Tyson mandates vaccines for all employees including Shelbyville

REGIONAL NEWS | Shelbyville — On Tuesday, Tyson Foods announced via press release that it would be mandating COVID-19 vaccines for all employees including those at the nearby chicken-processing plant located at 901 West Jackson Street in Shelbyville.

According to the release, all U.S. office staff must be fully vaccinated by no later than October 1 and all other workers, including plant employees will have until November 1. Any new hires will be required to show proof of vaccination prior to their start date.

According to the press release, this makes Tyson Foods the largest U.S. food company to require COVID-19 vaccinations for its entire workforce. Tyson employees around 120,000 people in the U.S. including around 1,000 folks in Bedford County. Prior to the mandate, the company estimated that close to half of their employees were vaccinated.

According to COVID Act Now, Bedford County ranks 71 of 95 Tennessee counties with a 27 percent fully vaccinated rate. As of Tuesday’s state numbers, Bedford County averaged 10 new confirmed cases per day.

AVOID FOOD CHAIN DISRUPTIONS

Meatpacking plants got hit hard during the first COVID wave. Over 12,000 Tyson employees throughout the U.S. contracted the virus and the Food and Environment Reporting Network (FERN) reported that 39 Tyson employees died from COVID-19. In April 2020, the Shelbyville plant shut down for several days for “deep cleaning” following an outbreak that affected nearly 80 people. Similar shut downs in the company’s Goodlettsville Plant were also required.

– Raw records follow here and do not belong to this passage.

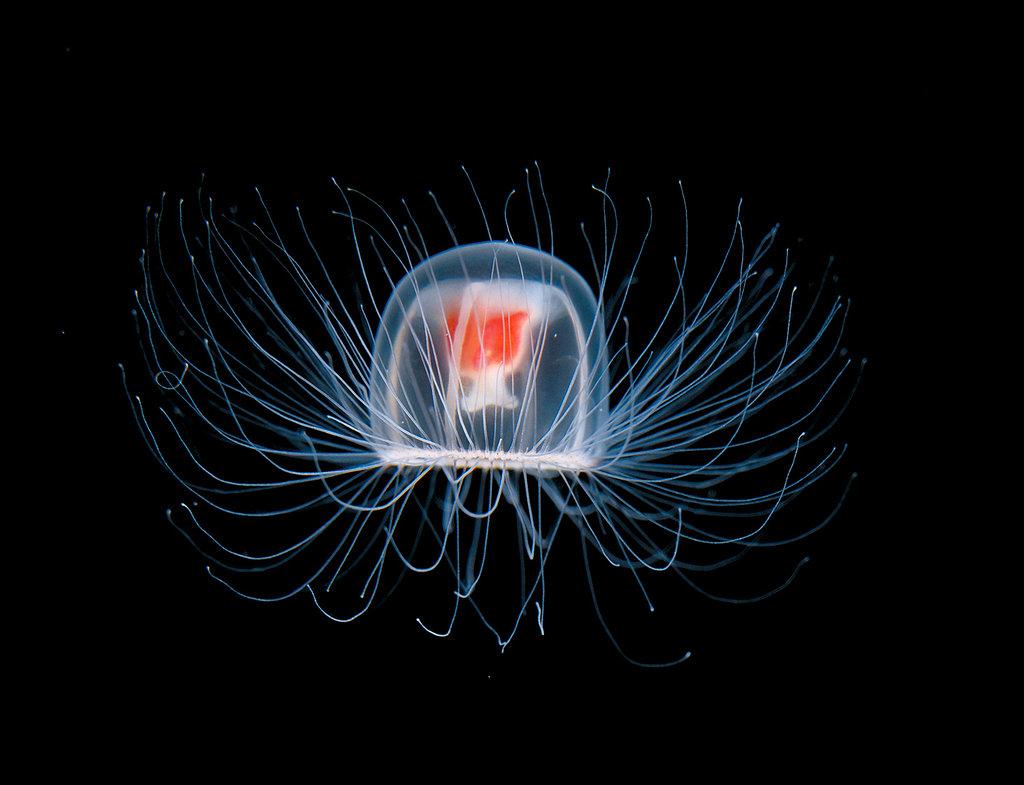La medusa inmortal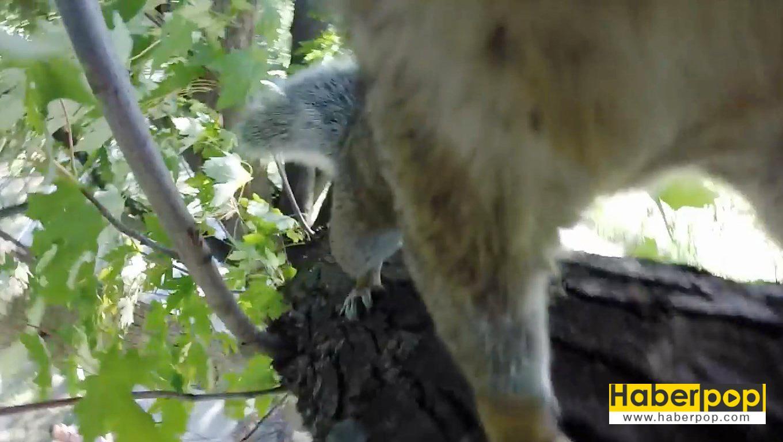 sincap-kamerayı-çaldı-video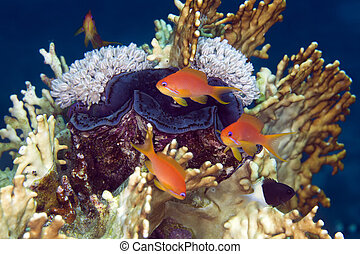 Giant clam and anthias in de Red Sea. - Giant clam and...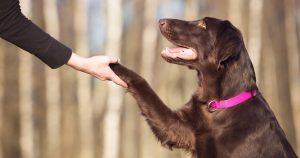Imagem de um cachorro dando a patinha para remeter ao empresário que vai montar um serviço de adestramento de cães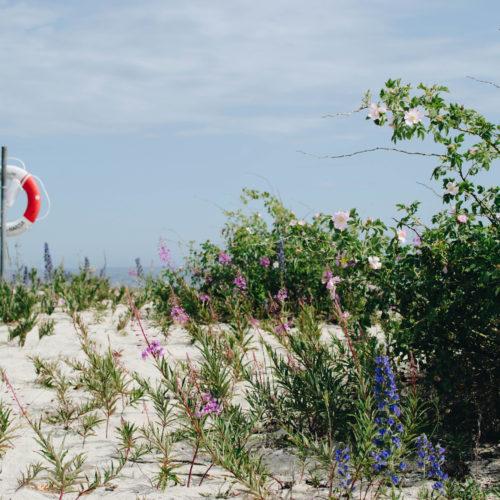 Smöjen, strand och kalkbrott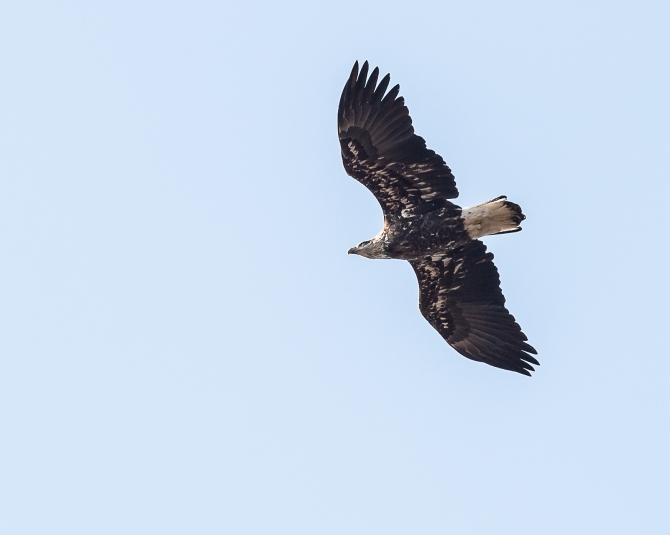Eagle at Croton Jan 2014-7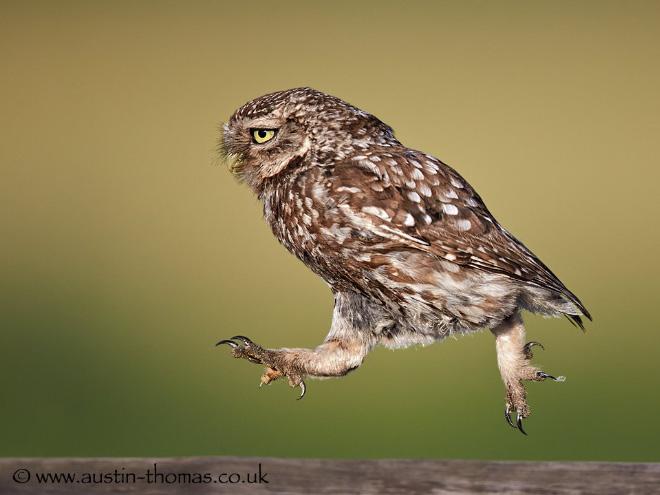 Funny running owl.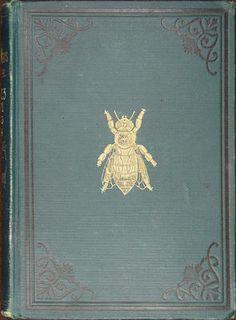 More Rare Beekeeping Works Now Online | Albert R. Mann Library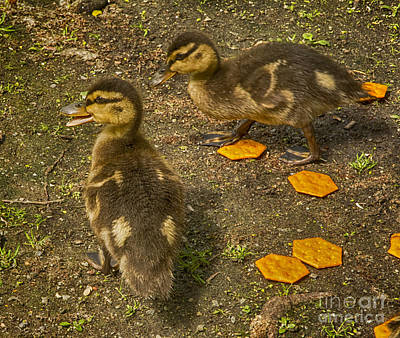 Two Ducklings Original by Ruth H Curtis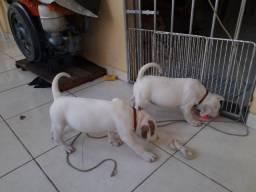 Filhotes de cães Pitbull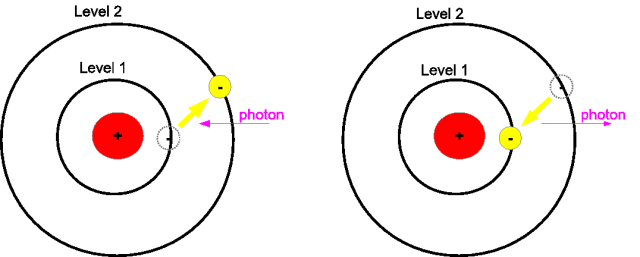 Bohr Model Emission and Absorption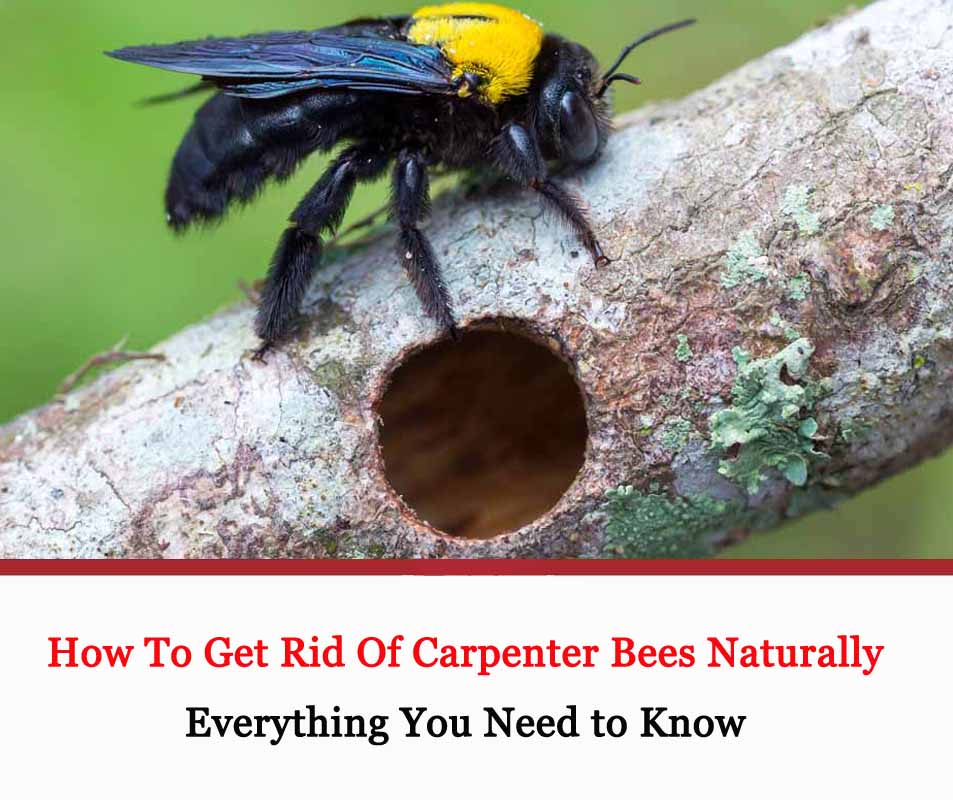 How To Get Rid Of Carpenter Bee Naturally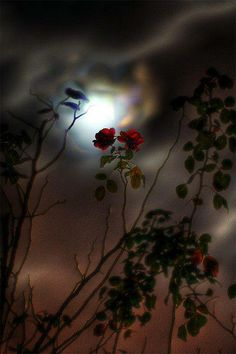 Roses Under a Hazy Moon...By Artist Unknown ...@;}~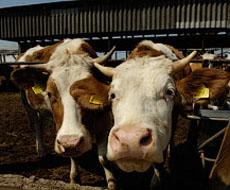 Украина: 4 молочные фермы HarvEast получили статус племенных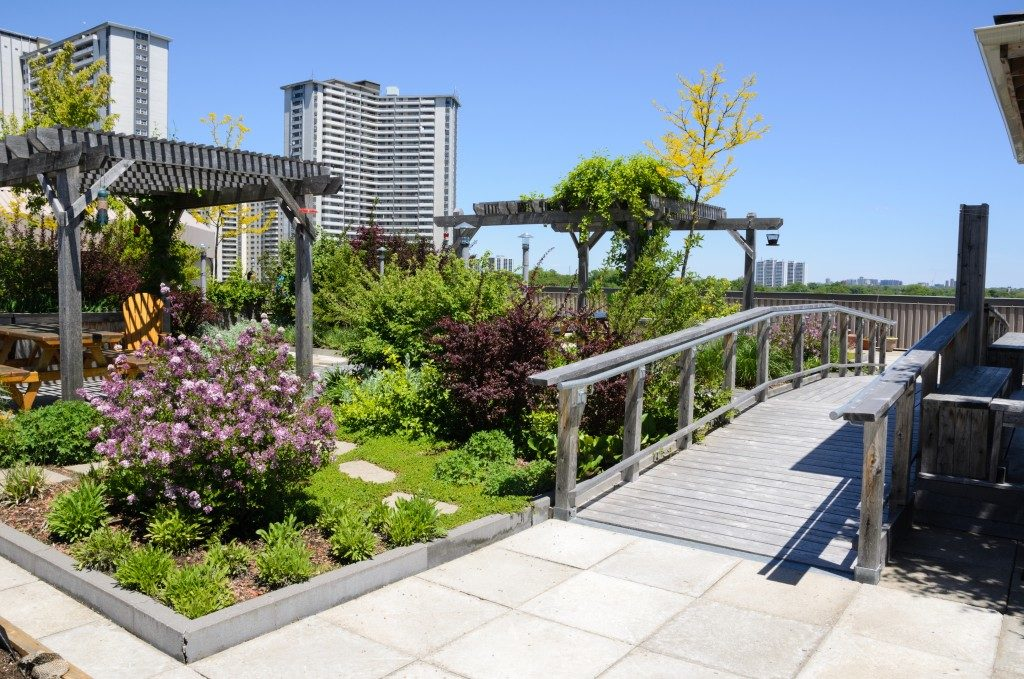 Rooftop garden of a commercial building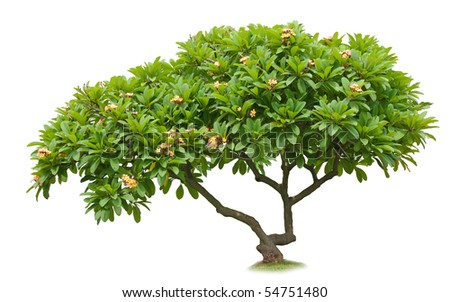 Luntom tree with flowers - stock photo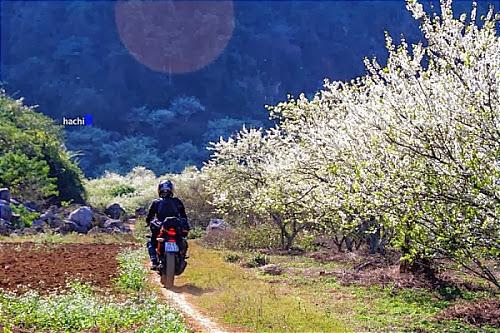 Hành trình ghé thăm bản Pa Phách Mộc Châu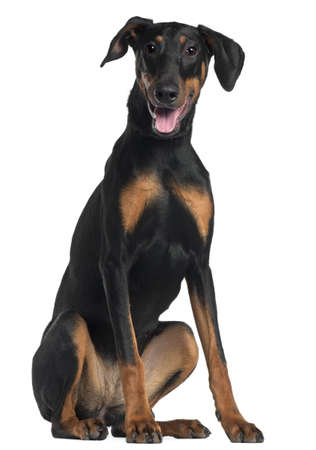 Doberman Pinscher, 8 and a half months old, sitting in front of white background photo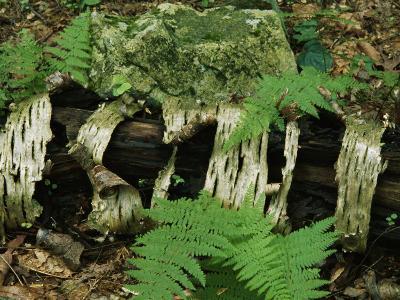Moss-Covered Birch Log and Ferns at the Thuya Garden-Raymond Gehman-Photographic Print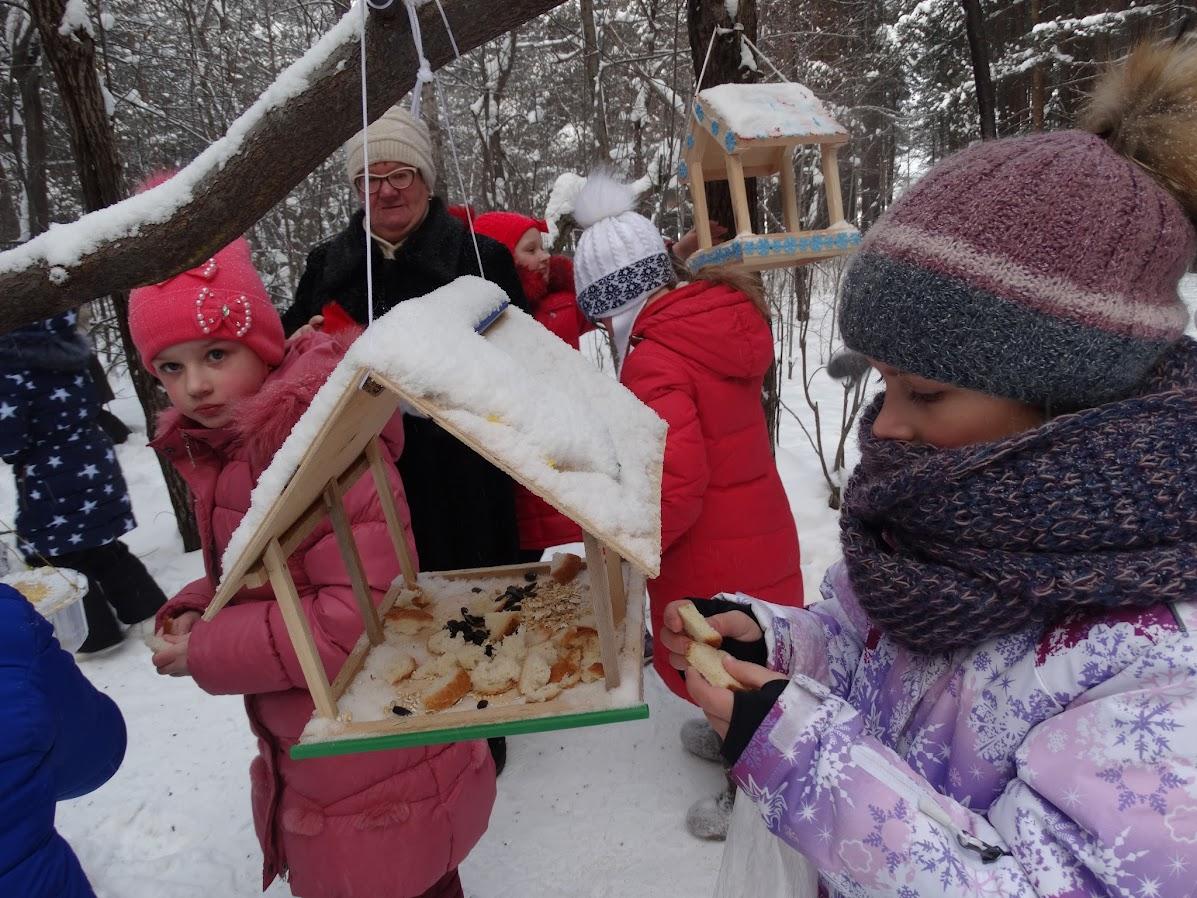 Покормите птиц зимой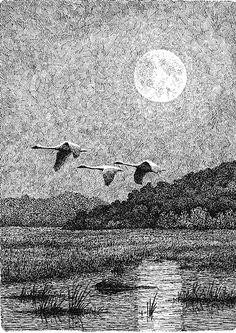 Three swans fly over a marsh near Alma, Wisconsin. ~By Elva Paulson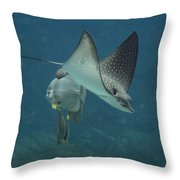 Tranquil Sea Creatures Throw Pillow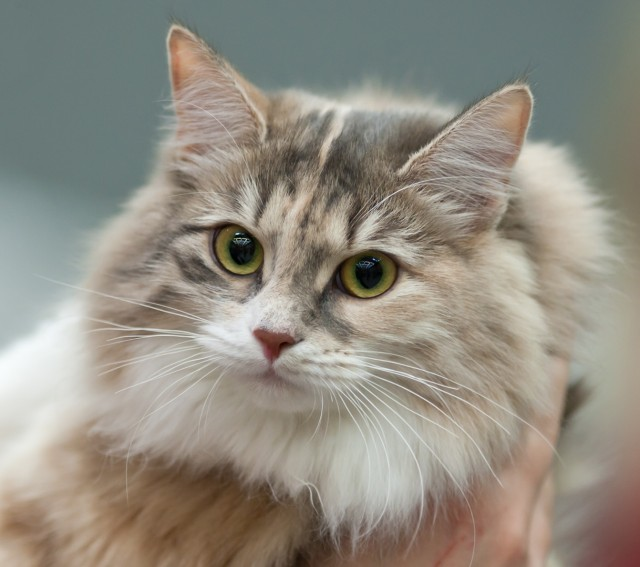 siberian cats wallpaper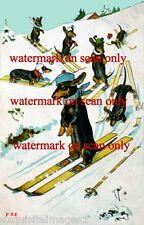 Vintage Cute Dressed Dachshund Dogs Skiing Downhill~Snow~NEW Large Note Cards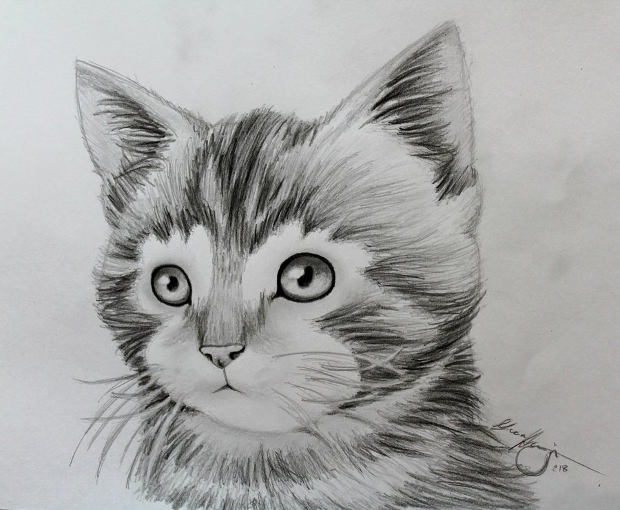 animal kitten drawing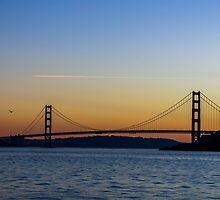 Golden Gate Sunset by Mangaba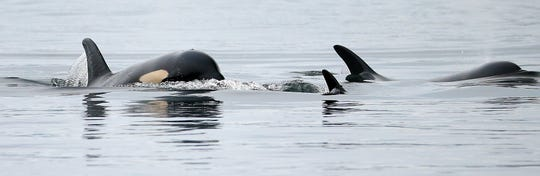 Southern resident orcas swim off Point No Point in Hansville in 2015. A top expert in the endangered mammals said this week that two more of them are likely to die before summer.
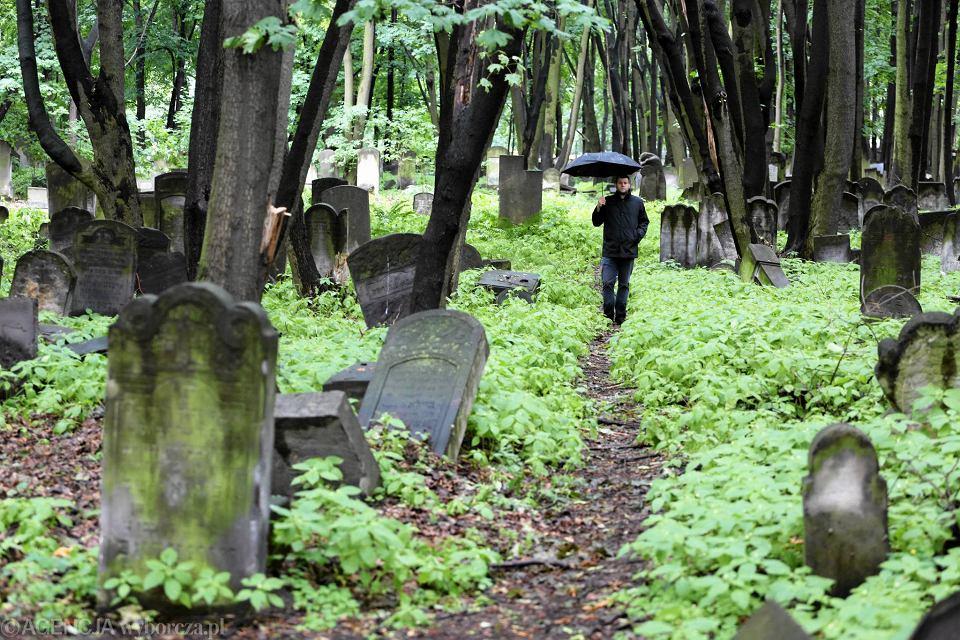 http://bi.gazeta.pl/im/1c/67/13/z20345628V,Cmentarz-Zydowski-przy-Okopowej-na-Woli.jpg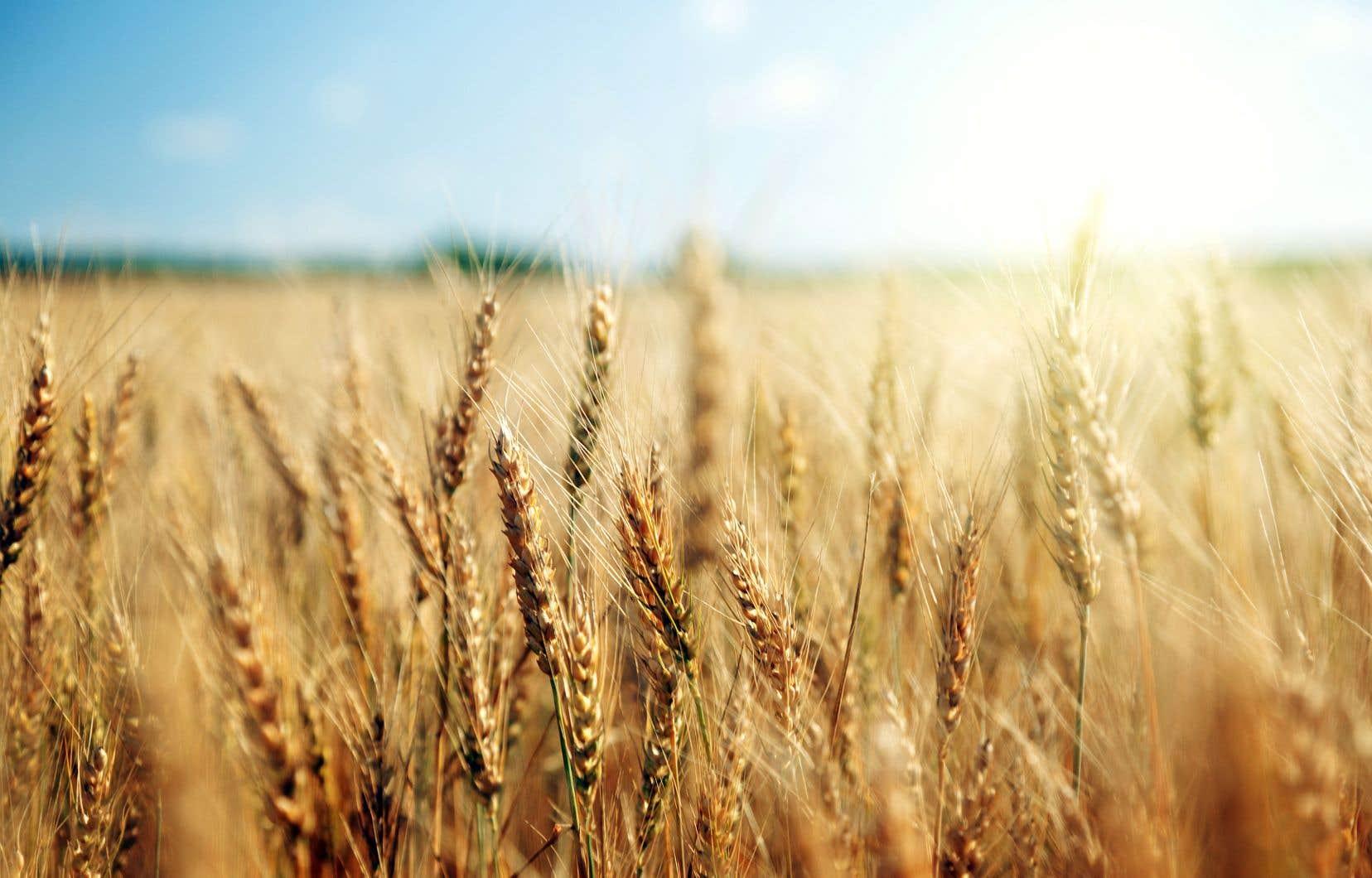 L'entreprise Pangea achète des terres et s'associe à des agriculteurs pour créer une société de production.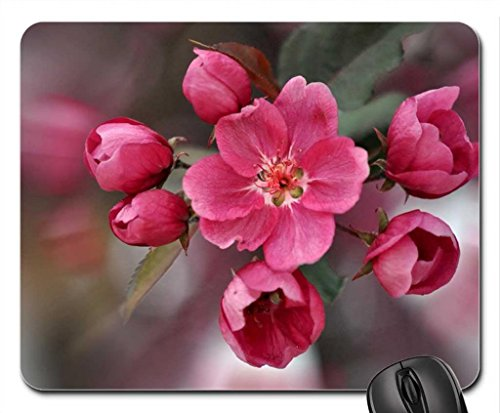 sprig-di-fioritura-alberi-mouse-pad-tappetino-per-mouse-motivo-flowers-mouse-pad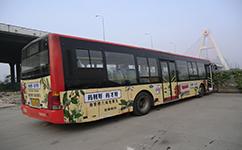 上海青金线公交车路线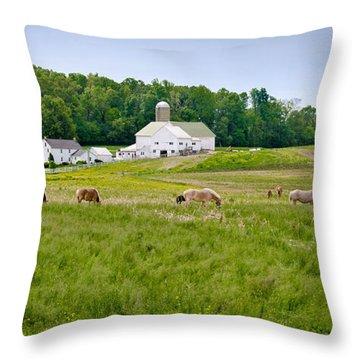 Farm Life Throw Pillow by Guy Whiteley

In that same month, the company took out a full page ad in The New York Times, The Washington Post, and The Arkansas Democrat-Gazette in which board chairman John Tyson wrote, “the food supply chain is breaking.”

In the ad, Tyson warned that “millions of pounds of meat will disappear from the supply chain” if plants shutdown because of COVID-19 continue.

According to the press release, to support efforts to fully vaccinate all team members, the company will also provide $200 to its frontline team members, subject to ongoing discussions with locations represented by unions.  Locally, the Shelbyville Plant is unionized and leadership from the Retail, Wholesale and Department Store Union (RWDSU) will likely ask for further concessions like paid time off to get the shot and recover from any side effects

This would be an expansion of the company’s existing policy of compensating workers for up to four hours of regular pay if they are vaccinated outside of their normal shift or through an external source.  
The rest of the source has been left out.